Exactly. What does this mean for deployment costs?
Let me start off by saying that I am not an Open Source Zealot. I think OS is "nice" (shoot, I share all of my work), but I don't get political about it. To me - it is one more attribute like cost, platform support, etc. So to me it is good in that it opens up the code base to support from the world. How much contributions come in is totally up in the air. Maybe none. But it can't hurt.

Joe - not quite sure what you mean. It certainly won't increase the cost to deploy.
I guess I meant development and deployment costs. FlexBuilder is 500.00. Other components from Adobe also cost money. I take those will most likely not be open sourced?
You can check out the FAQ Ray points to, but it appears that Adobe will continue to charge for Flex Builder ($500+) along with Flex Data Services ($$$). They're basically open-sourcing everything they currently give away for free. They'll also continue to offer everything under a commercial (supported) license, similar to, say MySQL.

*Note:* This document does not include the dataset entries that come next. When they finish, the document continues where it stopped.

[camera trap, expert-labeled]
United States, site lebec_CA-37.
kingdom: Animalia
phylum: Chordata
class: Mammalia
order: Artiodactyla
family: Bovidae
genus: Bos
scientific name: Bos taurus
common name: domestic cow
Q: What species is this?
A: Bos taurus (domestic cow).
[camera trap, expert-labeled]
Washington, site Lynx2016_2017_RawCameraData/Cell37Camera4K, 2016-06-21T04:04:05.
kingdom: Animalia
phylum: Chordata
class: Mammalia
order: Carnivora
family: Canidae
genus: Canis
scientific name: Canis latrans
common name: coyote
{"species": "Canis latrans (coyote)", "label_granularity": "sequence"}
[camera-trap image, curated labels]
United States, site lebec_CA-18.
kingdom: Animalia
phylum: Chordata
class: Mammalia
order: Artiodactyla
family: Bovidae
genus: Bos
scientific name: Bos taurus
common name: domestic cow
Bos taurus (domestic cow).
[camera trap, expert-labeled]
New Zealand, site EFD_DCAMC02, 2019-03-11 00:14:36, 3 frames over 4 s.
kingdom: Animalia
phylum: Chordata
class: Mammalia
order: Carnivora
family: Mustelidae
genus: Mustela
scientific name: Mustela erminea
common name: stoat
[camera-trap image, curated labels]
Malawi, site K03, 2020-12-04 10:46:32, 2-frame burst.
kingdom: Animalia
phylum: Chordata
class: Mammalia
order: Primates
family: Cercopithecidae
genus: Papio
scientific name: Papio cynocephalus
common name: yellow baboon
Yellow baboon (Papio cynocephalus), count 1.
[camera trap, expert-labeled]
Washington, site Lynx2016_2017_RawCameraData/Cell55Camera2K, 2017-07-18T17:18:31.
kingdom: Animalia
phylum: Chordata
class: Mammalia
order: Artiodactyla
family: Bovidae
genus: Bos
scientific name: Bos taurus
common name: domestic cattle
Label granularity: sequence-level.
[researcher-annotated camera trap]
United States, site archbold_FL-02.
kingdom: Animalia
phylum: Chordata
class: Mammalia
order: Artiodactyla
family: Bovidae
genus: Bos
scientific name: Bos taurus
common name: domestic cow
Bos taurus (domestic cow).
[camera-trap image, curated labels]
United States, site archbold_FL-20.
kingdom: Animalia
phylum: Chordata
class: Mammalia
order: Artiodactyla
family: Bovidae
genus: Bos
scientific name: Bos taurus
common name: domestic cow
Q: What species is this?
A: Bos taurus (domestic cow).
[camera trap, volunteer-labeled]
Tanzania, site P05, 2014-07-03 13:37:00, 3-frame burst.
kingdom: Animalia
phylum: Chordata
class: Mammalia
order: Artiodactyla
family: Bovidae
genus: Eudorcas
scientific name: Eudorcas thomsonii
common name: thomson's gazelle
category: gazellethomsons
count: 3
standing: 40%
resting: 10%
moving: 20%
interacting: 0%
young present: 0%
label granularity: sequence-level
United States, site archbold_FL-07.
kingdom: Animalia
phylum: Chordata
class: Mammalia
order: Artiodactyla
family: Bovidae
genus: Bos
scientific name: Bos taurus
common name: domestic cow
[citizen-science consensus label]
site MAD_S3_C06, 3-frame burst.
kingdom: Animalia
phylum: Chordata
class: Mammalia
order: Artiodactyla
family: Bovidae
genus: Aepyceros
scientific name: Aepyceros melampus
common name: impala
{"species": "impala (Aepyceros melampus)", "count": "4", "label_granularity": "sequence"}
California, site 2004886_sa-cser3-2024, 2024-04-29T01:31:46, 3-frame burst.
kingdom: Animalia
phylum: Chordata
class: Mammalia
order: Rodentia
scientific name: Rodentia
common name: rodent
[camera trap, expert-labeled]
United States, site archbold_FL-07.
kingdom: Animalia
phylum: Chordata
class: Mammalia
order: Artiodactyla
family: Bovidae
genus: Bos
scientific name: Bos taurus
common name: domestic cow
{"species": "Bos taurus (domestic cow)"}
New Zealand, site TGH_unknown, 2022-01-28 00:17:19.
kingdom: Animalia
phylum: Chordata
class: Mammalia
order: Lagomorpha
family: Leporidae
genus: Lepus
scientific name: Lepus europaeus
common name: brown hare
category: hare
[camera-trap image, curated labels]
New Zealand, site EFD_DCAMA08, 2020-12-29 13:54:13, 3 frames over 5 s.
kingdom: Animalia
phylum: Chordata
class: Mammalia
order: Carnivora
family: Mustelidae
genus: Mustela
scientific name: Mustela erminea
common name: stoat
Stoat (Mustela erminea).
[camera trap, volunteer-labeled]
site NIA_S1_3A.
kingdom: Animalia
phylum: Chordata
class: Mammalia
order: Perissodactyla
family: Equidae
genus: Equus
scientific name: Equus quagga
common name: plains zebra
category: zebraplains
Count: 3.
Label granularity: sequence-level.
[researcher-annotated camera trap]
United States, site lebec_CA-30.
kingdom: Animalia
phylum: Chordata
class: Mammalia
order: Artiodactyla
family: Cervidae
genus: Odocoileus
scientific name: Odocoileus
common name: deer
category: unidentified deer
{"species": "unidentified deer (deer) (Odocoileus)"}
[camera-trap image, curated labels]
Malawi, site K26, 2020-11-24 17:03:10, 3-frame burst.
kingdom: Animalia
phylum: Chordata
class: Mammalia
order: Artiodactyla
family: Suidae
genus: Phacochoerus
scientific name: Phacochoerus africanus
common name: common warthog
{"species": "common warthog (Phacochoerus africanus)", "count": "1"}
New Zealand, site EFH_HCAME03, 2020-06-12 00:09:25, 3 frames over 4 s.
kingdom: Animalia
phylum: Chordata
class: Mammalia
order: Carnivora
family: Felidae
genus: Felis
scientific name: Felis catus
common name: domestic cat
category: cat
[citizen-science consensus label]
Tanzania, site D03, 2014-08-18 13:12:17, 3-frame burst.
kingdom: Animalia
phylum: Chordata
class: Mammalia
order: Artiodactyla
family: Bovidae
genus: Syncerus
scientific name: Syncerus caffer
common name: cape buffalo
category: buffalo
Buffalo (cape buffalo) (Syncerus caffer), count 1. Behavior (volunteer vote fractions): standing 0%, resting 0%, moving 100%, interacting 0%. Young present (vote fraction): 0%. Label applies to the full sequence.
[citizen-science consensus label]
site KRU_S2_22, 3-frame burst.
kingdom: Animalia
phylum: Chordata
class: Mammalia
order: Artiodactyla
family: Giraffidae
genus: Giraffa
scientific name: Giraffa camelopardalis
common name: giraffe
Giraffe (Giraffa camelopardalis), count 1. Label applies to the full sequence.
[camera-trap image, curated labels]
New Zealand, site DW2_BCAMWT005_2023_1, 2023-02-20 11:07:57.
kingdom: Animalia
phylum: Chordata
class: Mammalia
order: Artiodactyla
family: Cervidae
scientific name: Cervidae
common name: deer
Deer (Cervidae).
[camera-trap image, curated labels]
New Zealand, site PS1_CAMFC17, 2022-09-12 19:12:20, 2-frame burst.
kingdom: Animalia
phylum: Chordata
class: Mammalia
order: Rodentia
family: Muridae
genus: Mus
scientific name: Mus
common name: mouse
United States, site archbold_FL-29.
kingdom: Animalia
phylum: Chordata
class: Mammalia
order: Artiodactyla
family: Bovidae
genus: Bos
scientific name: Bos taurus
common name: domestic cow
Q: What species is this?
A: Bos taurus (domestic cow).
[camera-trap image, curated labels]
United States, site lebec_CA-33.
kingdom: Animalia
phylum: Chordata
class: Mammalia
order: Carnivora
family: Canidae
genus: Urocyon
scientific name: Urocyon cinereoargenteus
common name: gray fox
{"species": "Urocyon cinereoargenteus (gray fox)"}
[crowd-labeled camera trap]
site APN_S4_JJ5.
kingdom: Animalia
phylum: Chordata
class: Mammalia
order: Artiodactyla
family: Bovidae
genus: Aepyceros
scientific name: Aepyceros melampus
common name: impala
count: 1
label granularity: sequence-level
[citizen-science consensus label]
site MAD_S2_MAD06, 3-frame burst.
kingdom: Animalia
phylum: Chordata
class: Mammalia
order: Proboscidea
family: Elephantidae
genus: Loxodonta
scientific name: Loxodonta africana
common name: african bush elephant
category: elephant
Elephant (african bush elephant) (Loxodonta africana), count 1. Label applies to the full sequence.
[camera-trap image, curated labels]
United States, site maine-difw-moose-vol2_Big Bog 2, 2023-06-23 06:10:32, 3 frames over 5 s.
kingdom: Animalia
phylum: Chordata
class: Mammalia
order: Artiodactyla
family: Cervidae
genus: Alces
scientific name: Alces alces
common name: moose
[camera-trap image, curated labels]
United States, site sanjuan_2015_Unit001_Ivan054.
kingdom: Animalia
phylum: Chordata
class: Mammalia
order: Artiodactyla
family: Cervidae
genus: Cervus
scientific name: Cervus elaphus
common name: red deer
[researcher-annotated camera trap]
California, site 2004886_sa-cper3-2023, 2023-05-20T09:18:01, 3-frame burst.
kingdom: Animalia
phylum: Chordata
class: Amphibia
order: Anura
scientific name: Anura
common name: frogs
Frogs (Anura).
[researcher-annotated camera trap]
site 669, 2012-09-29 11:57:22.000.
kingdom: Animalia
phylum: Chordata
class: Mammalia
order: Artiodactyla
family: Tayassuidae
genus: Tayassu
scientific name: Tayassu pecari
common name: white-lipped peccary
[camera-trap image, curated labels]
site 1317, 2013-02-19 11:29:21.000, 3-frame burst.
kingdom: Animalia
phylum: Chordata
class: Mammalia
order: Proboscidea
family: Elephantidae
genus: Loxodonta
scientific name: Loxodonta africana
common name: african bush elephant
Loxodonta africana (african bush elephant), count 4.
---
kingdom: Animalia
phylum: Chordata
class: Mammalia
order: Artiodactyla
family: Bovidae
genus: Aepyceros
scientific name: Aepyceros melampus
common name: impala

Ray, they've mentioned that it'll be under the Mozilla umbrella so chances are slim for a home at RIAForge.
Nat, they actually are using the Mozilla license, that's it. The project will not be under the umbrella of Mozilla and will stay under Adobe's wing. So it could end up on RIAForge, but I suspect Adobe will host the project themselves.
Don't forget though that there is a free, limit throughput, version of FDS, and you don't _need_ FlexBuilder to write Flex apps.